Am Samoa delivers urgent message at WestPac

American Samoa has urged the Western and Central Pacific Fisheries Commission (WCPFC) to expedite effective measures to control South Pacific albacore catches, not only on the high seas but in the Exclusive Economic Zones (EEZs) of the region’s countries and territories.


Department of Port Administration director Dr. Claire Tuia Poumele, who is one of two ASG members on the Western Pacific Fishery Management Council (WPFMC), delivered the territory’s firm message at this week's 10th Meeting of the WCPFC held in Cairns, Australia.


She told the meeting that American Samoa, like many of its Pacific island neighbors, is highly dependent on South Pacific albacore for our "domestic longline fishery and local processing facilities,” according to a copy of her remarks provided by ASG’s delegation, through the governor’s office. 


Additionally, catches of South Pacific albacore in the Western and Central Pacific Ocean (WCPO) have risen dramatically in recent years, both on the high seas and in the EEZs.  Moreover, this large increase in South Pacific albacore catch in recent years is affecting local fisheries.

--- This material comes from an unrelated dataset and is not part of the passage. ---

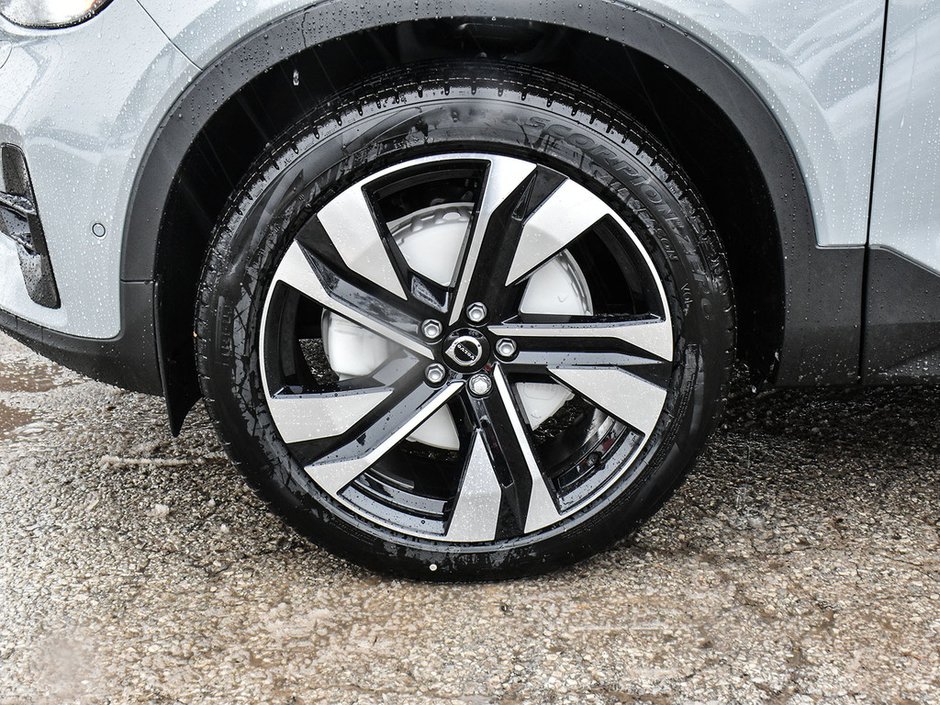 2026 Volvo XC40 Plus Dark Theme-10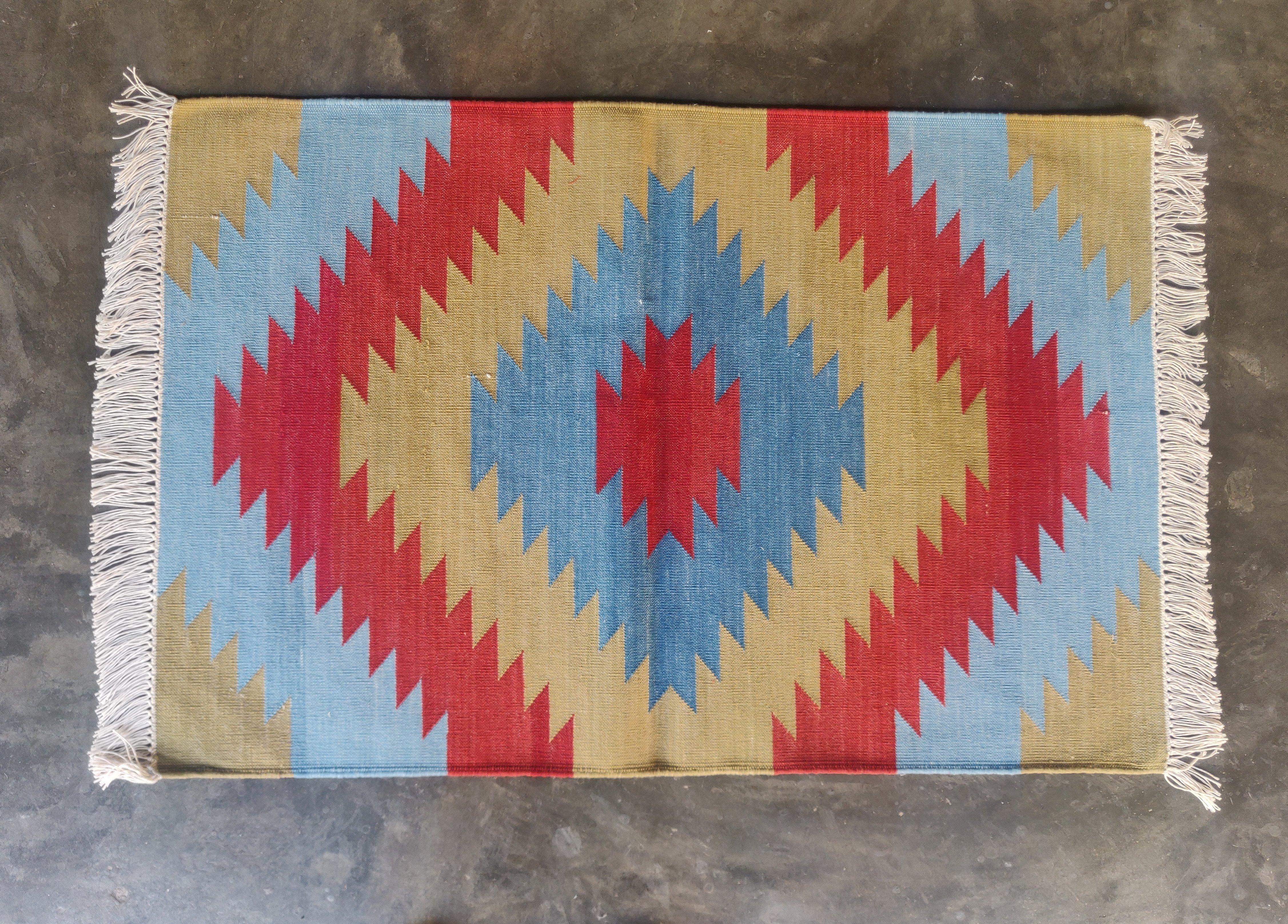 Handmade Cotton Area Flat Weave Rug, 2x3 Red And Blue Geometric Indian Dhurrie In New Condition For Sale In Jaipur, IN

“Our Pago Pago based longline fleet, which has been subject to limited entry since 2005, and principally fishes in the EEZ around American Samoa, is currently tied-up and facing substantial economic impact due to poor catch rates and low ex-vessel prices,” she pointed out.


She also said that it’s unfortunate that the WCPFC has been “slow to respond to warning signals” associated with South Pacific albacore, “but we cannot wait any longer.”


“We must strengthen the existing measure to limit the total catch of South Pacific albacore, both on the high seas and within EEZs,” she noted.


And if the WCPFC does not act to adopt an effective measure at this week’s meeting, the long-term sustainability of South Pacific albacore and the fisheries of Pacific Island CCMs (or Commission Members, Cooperating Non-Members, and participating Territories) “that depend on it, will be in jeopardy. We cannot delay any longer.”


In closing, she urged representatives at the meeting to support the adoption of measures to limit South Pacific albacore catches in the region. 


The outcome of any proposed measures discussed by WCPFC should be made public soon, as the meeting closed yesterday afternoon (Australia time).


Besides Poumele, the territory is also represented at the meeting by recreational fisherman William Sword — one of the four vice chairs of WPFMC — and Commerce Department director Keniseli Lafaele.


Data contained within the many reports presented at the Cairns meeting states that the  South Pacific albacore catch in 2012 (89,258 mt - metric tonnage) was a 24% increase over 2011 and a 22% increase over 2007–2011.


Additionally, longline catches (86,064 mt) increased 25% from 2011 and 22% from 2007–2011.


Troll and other catches (3,158 mt) were down 8% on 2011, but up 15% on 2007–2011.


One report emphasized that increasing catch and efforts on South Pacific albacore has occurred from 2009 to 2012, “which is a concern” and current measures to limit catches “appear not to be effective.”


Another report states that China and Chinese Taipei have the highest catch estimates of South Pacific albacore in 2012 (24,810 mt and 11,742 mt respectively). The Chinese catch is more than double last year’s and is the highest annual catch by a flag-country over the reporting period.


Most of this increase is due to fishing on the high seas, where the 2012 estimated catch is 17,051 mt compared to 8,190 mt in 2011, according to a report presented to the meeting on the South Pacific albacore.


China's fishing activities have been of global concern over the last 10+ years, especially in light of the fact that the industry is highly subsidized by the Chinese government and its yearly official catch count a 'state secret'.